EXCERPT:
......

# F.E.A.R crashes



## roy7654 (Jan 8, 2009)

recently wanted to play one of my all time favorites 
F.E.A.R
so i go ahead install it on vista start game 
game doesn't adjust to specs get some thing like 800x600
so i go video settings it comes up with detching video memory 5 seconds latter it crashes

so i tryed reinstall 
new drivers 
try cd in another comp plays fine
so any help ppl

m3a32-mvp-deluxe wifi edition , asus 3850 , 2gb ddr2 800 soon 8gb , amd phemon 2.2 quad,500gb hd
windows vista ultimate 64-bit sp1


----------



## Tiber Septim (Feb 9, 2006)

Hi.
Tried patching up to 1.08 at all?
Pretty sure they fixed some problems with Vista in the later patches.
You can just use the auto-updater to patch.


----------



## roy7654 (Jan 8, 2009)

i already have the 1.08 update still zip
i can get the stand alone expansion to work but not the orignal
forgot to mention this is gold edtion


----------



## af3 (Jun 18, 2008)

In Vista, try to run the game in Windows XP SP2 compatibility mode (right click icon, select properties, click the compatibility tab) and run it as as administrator. (right click, select run as)

Good luck!


----------



## roy7654 (Jan 8, 2009)

unfourtnatly i allreadt tryed runing as admin and xp sp2 compatibilty mode still get the same error


----------



## McNinja (Jun 22, 2008)

try running the game with all security settings et to full control

right click on the FEAR folder
properties
security
edit
full controll for all profiles


----------



## roy7654 (Jan 8, 2009)

tryed the security thing didnt work 
activison sent me email back for help saying it take 24 hours
then when 24 about to end i get one saying it will take 96 hours 
darn fear


----------



## af3 (Jun 18, 2008)

Do you have the latest display drivers installed?
Is your Windows Vista patched current and up-to-date?


----------



## roy7654 (Jan 8, 2009)

i have latest driver version 
also reinstalled it yesterday to be safe
and i have all vista patches only thing left in windows update is rubbish extras for ultimate


----------



## roy7654 (Jan 8, 2009)

Thank you for taking the time to contact us here at Activision. I'm sorry to hear about your problem. Unfortunately we do not test our games on the Windows Vista 64 bit operating system. Our games are 32 bit games that are designed to run on Microsoft's 32 bit operating systems. Running the games on Windows Vista 64 bit is unsupported by Activision.

less then help full 
is there like a vista 32 bit compattibilty mode?

......

STORED DATA:
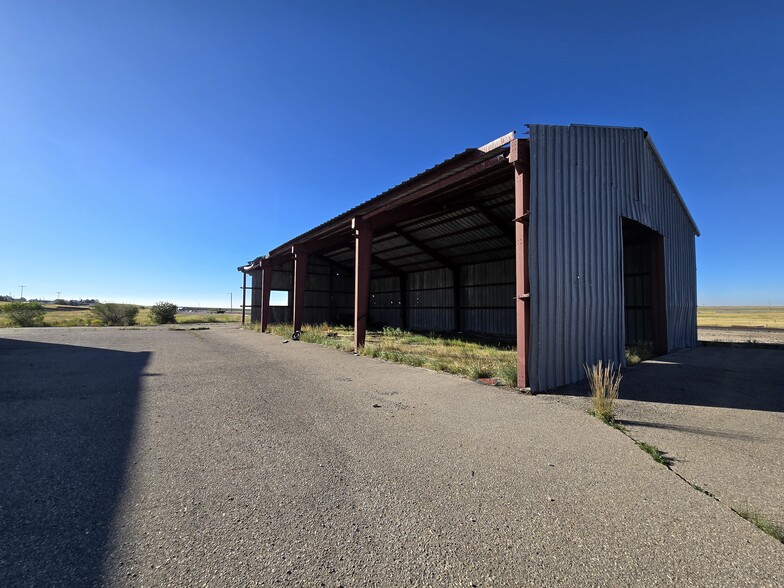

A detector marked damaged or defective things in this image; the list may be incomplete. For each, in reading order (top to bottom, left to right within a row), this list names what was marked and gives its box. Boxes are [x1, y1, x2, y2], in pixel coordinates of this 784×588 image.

......

SHORT PROBLEM: Copy the stretch of the F.E.A.R crash thread from "m3a32-mvp-deluxe wifi edition" through "auto-updater to patch.", swapping "auto-updater" for "built-in updater".

IN RESPONSE:
m3a32-mvp-deluxe wifi edition , asus 3850 , 2gb ddr2 800 soon 8gb , amd phemon 2.2 quad,500gb hd
windows vista ultimate 64-bit sp1


----------



## Tiber Septim (Feb 9, 2006)

Hi.
Tried patching up to 1.08 at all?
Pretty sure they fixed some problems with Vista in the later patches.
You can just use the built-in updater to patch.